EXERCISE DETAILS: Would you print every entry below exactly as written, omitting the images?
═════ GIVEN RECORDS ═════
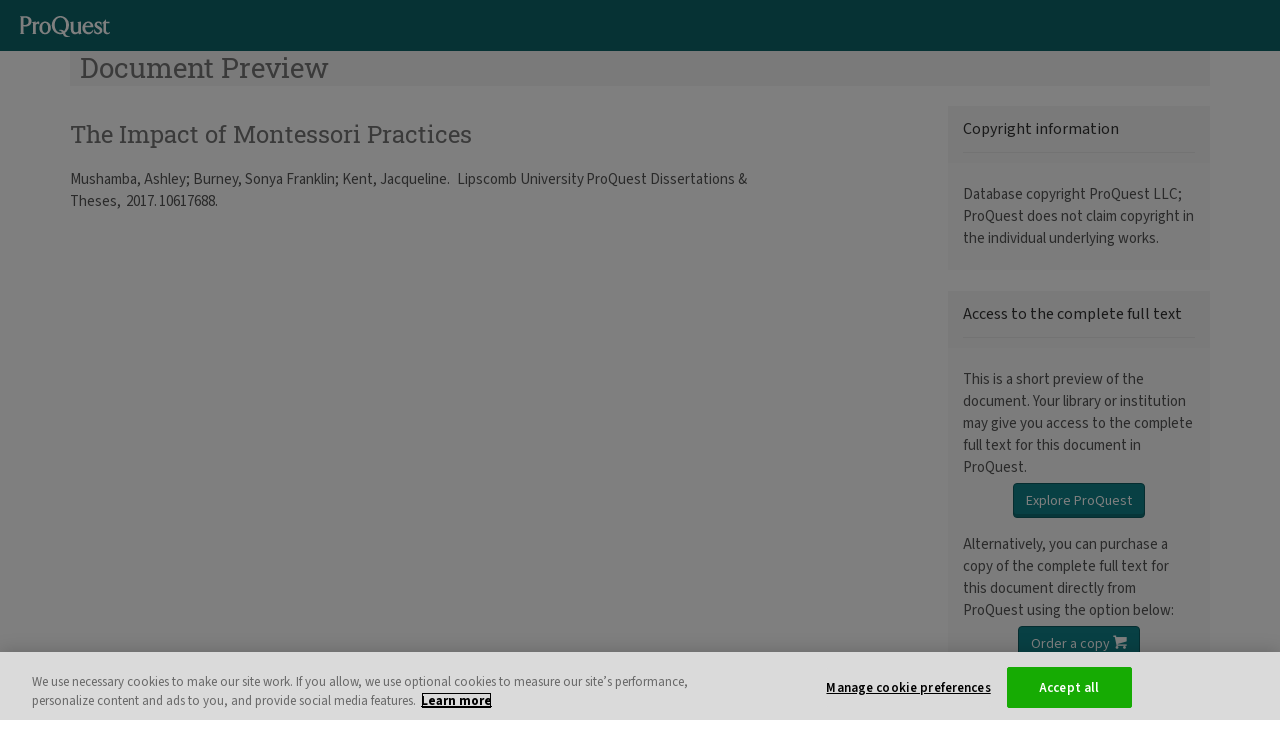

--- FILE ---
content_type: text/javascript;charset=utf-8
request_url: https://www.proquest.com/assets/meta/z8f2c2e33/js/components/docview/UnAuthDocView.js
body_size: -232
content:
function displayLoginModal(){if(document.getElementById("createLoginOverlay"))document.getElementById("createLoginOverlay").click()};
═════
SOLVED EXERCISE:
--- FILE ---
content_type: text/javascript;charset=utf-8
request_url: https://www.proquest.com/assets/meta/z8f2c2e33/js/components/docview/UnAuthDocView.js
body_size: -232
content:
function displayLoginModal(){if(document.getElementById("createLoginOverlay"))document.getElementById("createLoginOverlay").click()};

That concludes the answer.